Does anyone have any photos of the 'Gosport Queen' and 'Portsmouth Queen' or have memories of them when they first came into service in 1966.


----------



## remarko (Nov 9, 2011)

Yes I don't know why because I was only 3 at the time but They were amazing being used to the single decked open Vita and Vesta The size and shape and comfort of the passenger accommodation was astounding. I didn't understand the roundness of the bow at the time and the swivelling dual propeller system was explained to me and from the top deck (once you climbed those incredibly steep stairs) you could watch the crew winding the steering handles. The corporate livery on light green and white was first used on them. The rubber bumper sections (later replaced with wood) were striking too. The difference between to two vessels was so minimal I had to look at the name to tell them apart.


----------



## Jaydee (Jan 30, 2007)

there is a website re Gosport Ferries try looking for www.Simplonpc.co.uk/PortsmouthHFC.1. Originally there were two different companies Grey Funnel ones with Names Ferry Prince, Princess etc. and those with Buff ones Vesta, Vadne etc, both worked alternate crossings. Re the bell, fitted to the vessels useful in fog perhaps! An electric bell was rung from the ticket office when it was time to leave the pontoon! The two companies later amalgamated. 
Jaydee


----------



## Bob S (Jul 12, 2004)

The VESTA as mentioned above is still operating as the DUCHESS M on the Thames linking Tilbury with Gravesend.

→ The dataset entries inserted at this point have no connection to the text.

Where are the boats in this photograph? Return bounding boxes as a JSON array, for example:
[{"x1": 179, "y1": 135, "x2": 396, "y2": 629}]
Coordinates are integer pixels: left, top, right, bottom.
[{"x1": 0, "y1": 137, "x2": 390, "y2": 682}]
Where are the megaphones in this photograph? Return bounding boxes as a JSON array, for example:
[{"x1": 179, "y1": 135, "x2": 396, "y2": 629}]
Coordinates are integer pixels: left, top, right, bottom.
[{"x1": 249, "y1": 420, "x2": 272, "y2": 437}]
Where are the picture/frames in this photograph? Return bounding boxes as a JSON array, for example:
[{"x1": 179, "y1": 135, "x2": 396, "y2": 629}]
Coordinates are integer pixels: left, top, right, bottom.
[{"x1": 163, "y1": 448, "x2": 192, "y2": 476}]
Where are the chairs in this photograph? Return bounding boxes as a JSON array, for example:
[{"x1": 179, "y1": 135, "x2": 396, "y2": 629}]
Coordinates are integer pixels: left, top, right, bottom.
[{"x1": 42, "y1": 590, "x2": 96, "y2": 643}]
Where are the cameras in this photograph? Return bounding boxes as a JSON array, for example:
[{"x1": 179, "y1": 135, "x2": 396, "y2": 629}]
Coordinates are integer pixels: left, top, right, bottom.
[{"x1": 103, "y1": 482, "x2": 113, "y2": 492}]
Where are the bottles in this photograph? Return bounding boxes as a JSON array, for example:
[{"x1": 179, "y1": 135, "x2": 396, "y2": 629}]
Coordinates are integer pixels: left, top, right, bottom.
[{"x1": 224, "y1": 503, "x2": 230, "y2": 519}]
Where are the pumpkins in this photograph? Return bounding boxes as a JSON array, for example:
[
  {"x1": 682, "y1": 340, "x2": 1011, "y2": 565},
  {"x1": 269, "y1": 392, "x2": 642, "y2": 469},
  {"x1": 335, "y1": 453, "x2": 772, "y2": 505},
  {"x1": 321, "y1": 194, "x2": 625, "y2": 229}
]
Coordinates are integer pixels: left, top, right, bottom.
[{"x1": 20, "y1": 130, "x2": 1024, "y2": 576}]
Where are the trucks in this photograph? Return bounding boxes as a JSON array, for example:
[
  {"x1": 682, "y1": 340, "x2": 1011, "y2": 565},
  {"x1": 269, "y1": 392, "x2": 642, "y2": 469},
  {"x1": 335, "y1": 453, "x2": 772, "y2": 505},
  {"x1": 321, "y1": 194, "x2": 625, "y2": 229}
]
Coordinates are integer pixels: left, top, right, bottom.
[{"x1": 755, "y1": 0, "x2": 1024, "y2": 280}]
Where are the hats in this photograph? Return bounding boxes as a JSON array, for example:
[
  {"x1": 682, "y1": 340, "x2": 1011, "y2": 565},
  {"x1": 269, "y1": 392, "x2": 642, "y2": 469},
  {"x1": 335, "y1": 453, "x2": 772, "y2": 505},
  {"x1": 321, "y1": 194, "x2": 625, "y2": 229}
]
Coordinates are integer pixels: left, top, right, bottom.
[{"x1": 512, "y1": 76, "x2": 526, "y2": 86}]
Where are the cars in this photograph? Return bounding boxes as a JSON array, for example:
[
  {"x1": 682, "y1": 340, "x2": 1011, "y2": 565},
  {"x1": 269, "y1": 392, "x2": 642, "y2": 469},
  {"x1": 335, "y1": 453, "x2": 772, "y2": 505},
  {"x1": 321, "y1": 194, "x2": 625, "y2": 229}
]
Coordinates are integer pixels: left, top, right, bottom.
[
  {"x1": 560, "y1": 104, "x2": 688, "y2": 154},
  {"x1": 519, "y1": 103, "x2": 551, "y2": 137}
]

http://www.shipspotting.com/gallery...p.lid&sortorder=desc&page_limit=12&viewtype=1


----------



## Malcolm S (Aug 20, 2008)

Greetings,
Since I grew up in Gosport I remember the old ferries well. I will have to search a bit to see if I have any pictures that my Dad may have taken. I know he used the ferries daily as he worked in the Portsmouth dockyard. I enjoyed going on the oldest ferry - forget the name - but you could go below into the cabin and watch the engine working. Nice to know one at least is still operational. 
Malcolm


----------



## Simba (Oct 27, 2010)

Greetings from another Turk Town boy, Malcolm. (Thumb)

If you've got any photos of the old steam ferryboats, I'd be very interested to see them - see my request for info/drawings/photos in the 'Ship Research' section.

Here's a link to the album of photos I took in June of _Vadne_, now derelict at Forton Creek:

https://www.facebook.com/media/set/?set=a.393462837355975.77421.100000767869530&type=3&l=a456756c05

No need to sign up for Facebook, just click on the link.

Cheers!


----------